Cinco meses después de su triunfo en una segunda ronda electoral, el médico conservador Alejandro Giammattei asumió el lunes la presidencia de Guatemala y, con ella, la compleja tarea de gobernar un país signado por seis males esenciales: la debilidad institucional, la corrupción, la impunidad, la inseguridad, la pobreza y la exclusión. Combatirlos sería en extremo difícil para cualquier presidente, pero más todavía para quien es producto de un proceso electoral sumamente cuestionado, carece de razonable apoyo partidista, deberá lidiar con un Congreso en extremo fragmentado y, además, está rodeado de una serie de poderes fácticos que tradicionalmente han limitado la capacidad de acción gubernamental.
A lo anterior se añade que su predecesor, Jimmy Morales, elegido sobre la base de una falsa plataforma de transparencia, sobriedad y honestidad, contribuyó a la agudización de prácticamente todos los males de Guatemala y la emprendió sistemáticamente contra los trabajosos esfuerzos que se venían efectuando para construir un verdadero Estado de derecho en el país. Su decisión más demoledora, en este sentido, fue ordenar la salida de la Comisión Internacional contra la Impunidad en Guatemala (Cicig), establecida por convenio con las Naciones Unidas, algo que Giammattei, desgraciadamente, no está dispuesto a revisar.

* MATERIAL DE ESTUDIO *
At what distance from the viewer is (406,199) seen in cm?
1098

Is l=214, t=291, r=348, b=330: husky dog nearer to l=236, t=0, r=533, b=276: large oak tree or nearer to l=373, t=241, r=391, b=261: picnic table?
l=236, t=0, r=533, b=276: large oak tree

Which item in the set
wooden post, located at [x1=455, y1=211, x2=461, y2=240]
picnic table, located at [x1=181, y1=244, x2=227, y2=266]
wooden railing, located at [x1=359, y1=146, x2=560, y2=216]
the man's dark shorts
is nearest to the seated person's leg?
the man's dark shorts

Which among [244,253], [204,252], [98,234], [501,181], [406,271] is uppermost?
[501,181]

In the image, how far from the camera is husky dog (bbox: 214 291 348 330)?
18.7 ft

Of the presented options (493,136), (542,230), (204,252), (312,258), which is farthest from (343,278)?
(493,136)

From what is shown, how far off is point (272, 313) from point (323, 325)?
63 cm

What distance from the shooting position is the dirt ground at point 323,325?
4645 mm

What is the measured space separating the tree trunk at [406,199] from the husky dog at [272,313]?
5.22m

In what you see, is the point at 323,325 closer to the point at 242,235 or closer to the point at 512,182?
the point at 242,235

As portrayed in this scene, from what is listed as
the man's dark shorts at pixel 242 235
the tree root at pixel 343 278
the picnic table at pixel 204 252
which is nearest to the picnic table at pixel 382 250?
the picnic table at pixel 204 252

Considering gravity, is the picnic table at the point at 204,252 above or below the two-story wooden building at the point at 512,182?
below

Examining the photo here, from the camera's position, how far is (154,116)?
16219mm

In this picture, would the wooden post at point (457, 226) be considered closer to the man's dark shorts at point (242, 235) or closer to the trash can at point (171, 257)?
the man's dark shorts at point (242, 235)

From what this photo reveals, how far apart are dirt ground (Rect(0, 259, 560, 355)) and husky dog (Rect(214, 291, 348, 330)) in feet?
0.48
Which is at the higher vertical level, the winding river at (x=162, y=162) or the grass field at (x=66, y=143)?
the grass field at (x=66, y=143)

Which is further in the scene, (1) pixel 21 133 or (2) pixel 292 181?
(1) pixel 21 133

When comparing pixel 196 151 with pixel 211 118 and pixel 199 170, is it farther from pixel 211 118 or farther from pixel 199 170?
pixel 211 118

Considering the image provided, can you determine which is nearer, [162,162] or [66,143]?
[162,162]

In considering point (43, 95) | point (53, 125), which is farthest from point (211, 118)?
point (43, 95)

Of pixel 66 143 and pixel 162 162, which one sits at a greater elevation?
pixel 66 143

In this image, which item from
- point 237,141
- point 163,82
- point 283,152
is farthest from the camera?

* CONSIGNA *
Transcribe sin cambios, por favor, el fragmento del texto sobre la presidencia de Giammattei que va desde "A lo anterior" hasta "dispuesto a revisar.".

* SOLUCIÓN DEL EJERCICIO *
A lo anterior se añade que su predecesor, Jimmy Morales, elegido sobre la base de una falsa plataforma de transparencia, sobriedad y honestidad, contribuyó a la agudización de prácticamente todos los males de Guatemala y la emprendió sistemáticamente contra los trabajosos esfuerzos que se venían efectuando para construir un verdadero Estado de derecho en el país. Su decisión más demoledora, en este sentido, fue ordenar la salida de la Comisión Internacional contra la Impunidad en Guatemala (Cicig), establecida por convenio con las Naciones Unidas, algo que Giammattei, desgraciadamente, no está dispuesto a revisar.